Prior information (sic.train): 10 data sets of 200 points that are
identical for what concerns the locations of the monitoring stations
have been prepared. These locations have been randomly selected (see
Figure 1). These data sets differ only by their Z values since each set
corresponds to 1 day of measurement made during the last 14 months. No
information will be provided on the date of measurement. These 10 data
sets (10 days of measurements) can be used as prior information to tune
the parameters of the mapping algorithms. No other information will be
provided about these sets. Participants are free of course to gather
more information about the variable in the literature and so on.

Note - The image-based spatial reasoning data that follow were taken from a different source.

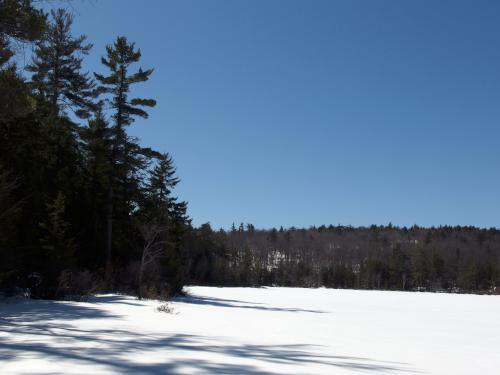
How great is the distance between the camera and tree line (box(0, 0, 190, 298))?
17.6 meters

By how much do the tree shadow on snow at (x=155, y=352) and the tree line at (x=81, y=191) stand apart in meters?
9.24

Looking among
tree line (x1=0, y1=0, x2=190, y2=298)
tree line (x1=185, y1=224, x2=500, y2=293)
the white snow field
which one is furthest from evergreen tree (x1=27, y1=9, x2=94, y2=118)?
tree line (x1=185, y1=224, x2=500, y2=293)

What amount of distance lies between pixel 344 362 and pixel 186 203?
97.5 feet

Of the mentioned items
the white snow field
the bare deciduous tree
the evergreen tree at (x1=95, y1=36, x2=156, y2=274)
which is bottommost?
the white snow field

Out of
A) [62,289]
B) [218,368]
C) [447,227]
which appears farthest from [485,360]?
[447,227]

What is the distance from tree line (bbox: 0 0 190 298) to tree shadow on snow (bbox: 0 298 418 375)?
9.24m

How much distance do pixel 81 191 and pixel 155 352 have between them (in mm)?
20806

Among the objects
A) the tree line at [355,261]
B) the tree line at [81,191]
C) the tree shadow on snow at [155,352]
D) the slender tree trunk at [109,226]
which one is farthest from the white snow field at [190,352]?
the tree line at [355,261]

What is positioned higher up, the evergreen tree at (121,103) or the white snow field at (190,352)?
the evergreen tree at (121,103)

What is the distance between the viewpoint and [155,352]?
5.93 metres

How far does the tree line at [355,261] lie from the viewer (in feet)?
291

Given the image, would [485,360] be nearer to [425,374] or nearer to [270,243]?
[425,374]

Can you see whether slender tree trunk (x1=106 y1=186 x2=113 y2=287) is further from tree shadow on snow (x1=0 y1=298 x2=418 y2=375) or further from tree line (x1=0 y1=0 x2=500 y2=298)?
tree shadow on snow (x1=0 y1=298 x2=418 y2=375)

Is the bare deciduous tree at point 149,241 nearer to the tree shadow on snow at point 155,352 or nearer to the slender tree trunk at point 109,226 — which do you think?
the slender tree trunk at point 109,226
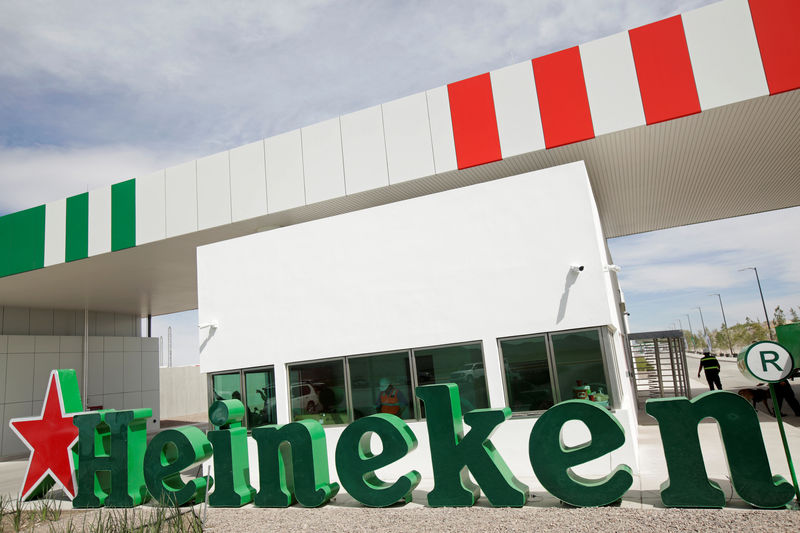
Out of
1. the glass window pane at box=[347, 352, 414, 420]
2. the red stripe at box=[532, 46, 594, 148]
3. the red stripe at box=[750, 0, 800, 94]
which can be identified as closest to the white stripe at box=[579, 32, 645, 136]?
the red stripe at box=[532, 46, 594, 148]

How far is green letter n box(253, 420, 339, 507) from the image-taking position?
27.2 feet

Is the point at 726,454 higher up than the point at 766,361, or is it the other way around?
the point at 766,361

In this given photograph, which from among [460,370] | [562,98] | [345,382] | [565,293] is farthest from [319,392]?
[562,98]

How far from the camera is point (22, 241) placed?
16234 millimetres

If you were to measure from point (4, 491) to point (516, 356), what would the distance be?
12.6 metres

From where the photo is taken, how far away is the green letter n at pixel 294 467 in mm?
8297

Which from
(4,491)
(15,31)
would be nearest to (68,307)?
(4,491)

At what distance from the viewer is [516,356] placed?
9469 millimetres

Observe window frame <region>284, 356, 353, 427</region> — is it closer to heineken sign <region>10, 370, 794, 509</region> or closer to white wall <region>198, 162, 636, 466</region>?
white wall <region>198, 162, 636, 466</region>

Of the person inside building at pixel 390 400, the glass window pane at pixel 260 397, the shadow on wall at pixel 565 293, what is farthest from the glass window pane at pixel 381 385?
the shadow on wall at pixel 565 293

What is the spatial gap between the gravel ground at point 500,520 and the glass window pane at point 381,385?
8.24 ft

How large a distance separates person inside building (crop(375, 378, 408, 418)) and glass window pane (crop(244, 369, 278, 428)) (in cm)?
252

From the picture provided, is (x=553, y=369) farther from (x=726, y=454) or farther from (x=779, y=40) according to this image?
(x=779, y=40)

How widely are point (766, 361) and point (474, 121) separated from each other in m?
6.80
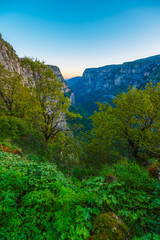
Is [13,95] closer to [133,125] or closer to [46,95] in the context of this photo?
[46,95]

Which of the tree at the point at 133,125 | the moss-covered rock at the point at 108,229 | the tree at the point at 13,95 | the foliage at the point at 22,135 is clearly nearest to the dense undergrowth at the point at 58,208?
the moss-covered rock at the point at 108,229

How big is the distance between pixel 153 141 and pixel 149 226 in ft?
33.3

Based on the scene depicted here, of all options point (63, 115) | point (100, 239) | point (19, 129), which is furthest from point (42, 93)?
point (100, 239)

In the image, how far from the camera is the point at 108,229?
7.73ft

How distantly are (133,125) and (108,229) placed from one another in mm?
11955

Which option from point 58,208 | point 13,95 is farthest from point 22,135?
point 58,208

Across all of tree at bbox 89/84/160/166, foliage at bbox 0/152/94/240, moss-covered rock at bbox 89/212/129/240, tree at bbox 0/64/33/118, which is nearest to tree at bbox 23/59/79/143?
tree at bbox 0/64/33/118

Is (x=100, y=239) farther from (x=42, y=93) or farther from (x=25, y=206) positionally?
(x=42, y=93)

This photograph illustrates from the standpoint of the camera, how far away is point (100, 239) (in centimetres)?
221

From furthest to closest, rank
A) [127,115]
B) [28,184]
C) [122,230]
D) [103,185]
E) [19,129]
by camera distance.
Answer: [127,115]
[19,129]
[103,185]
[28,184]
[122,230]

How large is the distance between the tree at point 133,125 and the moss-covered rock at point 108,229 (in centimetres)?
927

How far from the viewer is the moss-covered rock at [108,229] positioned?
2.26 metres

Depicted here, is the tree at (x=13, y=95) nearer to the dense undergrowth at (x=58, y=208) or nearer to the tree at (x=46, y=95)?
the tree at (x=46, y=95)

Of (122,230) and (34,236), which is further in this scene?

The 200 monitoring stations above were randomly taken from a larger set
of 1008 stations. The remaining 808 monitoring stations have a topology
given in sic.pred. Participants to SIC2004 will have to estimate the
values of the variable taken at these 808 locations.
The SIC2004 data (sic.val, variable dayx):
The exercise consists in using 200 measurements made on a 11th day (THE
data of the exercise) to estimate the values observed at the remaining
808 locations (hence the question marks as symbols in the maps shown
in Figure 3). These measurements will be provided only during two weeks
(15th of September until 1st of October 2004) on a web page restricted
to the participants. The true values observed at these 808 locations
will be released only at the end of the exercise to allow participants
to write their manuscripts (sic.test, variables dayx and joker).
In addition, a joker data set was released (sic.val, variable joker),
which contains an anomaly. The anomaly was generated by a simulation
model, and does not represent measured levels.